- _LISTED RECORDS_
--- START ---

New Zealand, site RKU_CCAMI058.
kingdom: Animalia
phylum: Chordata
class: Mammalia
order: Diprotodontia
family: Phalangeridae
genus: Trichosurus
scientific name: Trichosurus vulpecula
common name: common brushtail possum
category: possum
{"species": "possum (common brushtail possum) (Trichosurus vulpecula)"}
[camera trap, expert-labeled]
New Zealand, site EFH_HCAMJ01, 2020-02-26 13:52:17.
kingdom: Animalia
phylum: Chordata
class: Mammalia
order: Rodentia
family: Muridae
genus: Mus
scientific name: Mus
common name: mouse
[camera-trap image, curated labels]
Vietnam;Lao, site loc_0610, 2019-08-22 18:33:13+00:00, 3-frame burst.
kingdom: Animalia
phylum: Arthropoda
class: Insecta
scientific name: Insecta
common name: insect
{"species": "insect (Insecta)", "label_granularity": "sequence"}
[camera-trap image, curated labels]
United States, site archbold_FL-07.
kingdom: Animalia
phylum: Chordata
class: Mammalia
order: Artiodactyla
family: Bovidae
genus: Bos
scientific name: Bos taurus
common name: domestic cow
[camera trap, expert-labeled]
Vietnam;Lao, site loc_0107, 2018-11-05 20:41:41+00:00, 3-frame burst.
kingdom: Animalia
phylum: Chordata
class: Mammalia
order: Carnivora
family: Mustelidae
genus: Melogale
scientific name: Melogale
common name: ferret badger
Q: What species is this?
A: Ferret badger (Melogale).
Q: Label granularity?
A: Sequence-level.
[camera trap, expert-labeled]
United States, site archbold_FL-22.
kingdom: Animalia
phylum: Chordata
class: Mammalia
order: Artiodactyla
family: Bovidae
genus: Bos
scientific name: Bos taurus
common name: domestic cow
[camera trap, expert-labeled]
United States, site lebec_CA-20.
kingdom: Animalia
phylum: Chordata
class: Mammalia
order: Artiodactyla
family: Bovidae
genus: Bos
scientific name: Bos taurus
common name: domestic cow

--- END ---

- _ABOUT THIS EXERCISE_
From the listing above, determine how many lines contain "Vietnam", then write only that number.

- _ANSWER TO THE EXERCISE_
2